Geral

Secretário insiste na municipalização

Juliana Franco
| Tempo de leitura: 3 min

O secretário municipal da Saúde, Fernando Monti, afirma que Bauru enfrenta um grave problema para conseguir leitos hospitalares. Segundo ele, o município é tão vítima do impasse quanto os pacientes e seus familiares, já que o gerenciamento dos leitos é feito pelo governo estadual.

“Não gerenciamos os leitos hospitalares. Atualmente, por questões históricas de gestões anteriores, o município está bastante atrasado em termos de municipalizar os serviços. A Associação Hospitalar de Bauru, por exemplo, que tem leitos e um atendimento eminentemente de caráter municipal, já deveria estar municipalizada”, explica.

“Queremos avançar com isso. Não significa que vamos tornar os serviços públicos da administração direta, mas precisamos atuar na compra do serviço, na relação com esse sistema por meio do município”, acrescenta Monti.

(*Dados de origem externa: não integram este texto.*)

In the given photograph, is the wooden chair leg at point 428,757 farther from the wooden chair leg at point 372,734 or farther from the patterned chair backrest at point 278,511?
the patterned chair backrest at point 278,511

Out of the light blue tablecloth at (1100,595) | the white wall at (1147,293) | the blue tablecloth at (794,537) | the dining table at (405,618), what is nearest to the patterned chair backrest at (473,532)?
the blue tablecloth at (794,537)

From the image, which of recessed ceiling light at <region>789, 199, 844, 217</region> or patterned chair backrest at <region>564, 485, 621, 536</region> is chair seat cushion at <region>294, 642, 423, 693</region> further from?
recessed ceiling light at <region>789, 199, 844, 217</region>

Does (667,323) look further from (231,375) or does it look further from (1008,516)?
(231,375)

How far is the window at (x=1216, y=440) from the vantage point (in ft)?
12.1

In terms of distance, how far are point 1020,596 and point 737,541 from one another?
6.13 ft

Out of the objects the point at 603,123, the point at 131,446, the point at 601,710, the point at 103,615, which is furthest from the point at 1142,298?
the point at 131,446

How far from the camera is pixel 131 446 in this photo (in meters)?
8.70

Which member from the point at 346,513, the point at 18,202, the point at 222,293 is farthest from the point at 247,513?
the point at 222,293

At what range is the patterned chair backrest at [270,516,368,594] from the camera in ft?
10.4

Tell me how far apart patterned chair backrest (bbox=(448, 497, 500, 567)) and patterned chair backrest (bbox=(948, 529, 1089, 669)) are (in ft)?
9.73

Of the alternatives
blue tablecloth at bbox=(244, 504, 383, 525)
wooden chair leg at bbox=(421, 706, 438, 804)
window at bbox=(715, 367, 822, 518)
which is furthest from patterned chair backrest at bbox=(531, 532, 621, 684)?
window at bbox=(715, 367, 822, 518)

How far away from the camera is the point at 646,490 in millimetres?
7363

Ele explica que quando um paciente dá entrada no PSC e é detectada a necessidade de internação hospitalar, é feita de imediato a solicitação. “Mas a resposta de que não fazemos essa solicitação, por parte do hospital, se repete. Essa é uma justificativa comum”, afirma.

O PSC trabalha com escala de quatro médicos clínicos, um cirurgião e um ortopedista, diariamente. “Mas, muitas pessoas vão ao Pronto-Socorro por falhas nos pontos do sistema mesmo, como dificuldade nos bairros nas Unidades Básicas de Saúde. Então, muitos casos que não precisariam estar no PS, acabam desembocando lá. Isso sobrecarrega o atendimento”, revela.

Além disso, houve o afastamento de médicos que disponibilizavam muitas horas ao PS - um adoeceu, outro se aposentou e um profissional pediu desligamento. “Por isso, estamos fazendo um chamamento de todos os médicos da Secretaria da Saúde para cobrirem as escalas de atendimento. Às vezes a escala não está sendo completa e tem tido dificuldade”, acrescenta.

O secretário também afirma que há interesses políticos no descaso do PSC. “Eu também detectei algumas situações em que funcionários incitaram pessoas a determinados atos, contrariadas talvez com o secretário municipal da Saúde ou com a Secretaria. planos de cargos e salários. Vejo uma movimentação política nesta situação”, assegura.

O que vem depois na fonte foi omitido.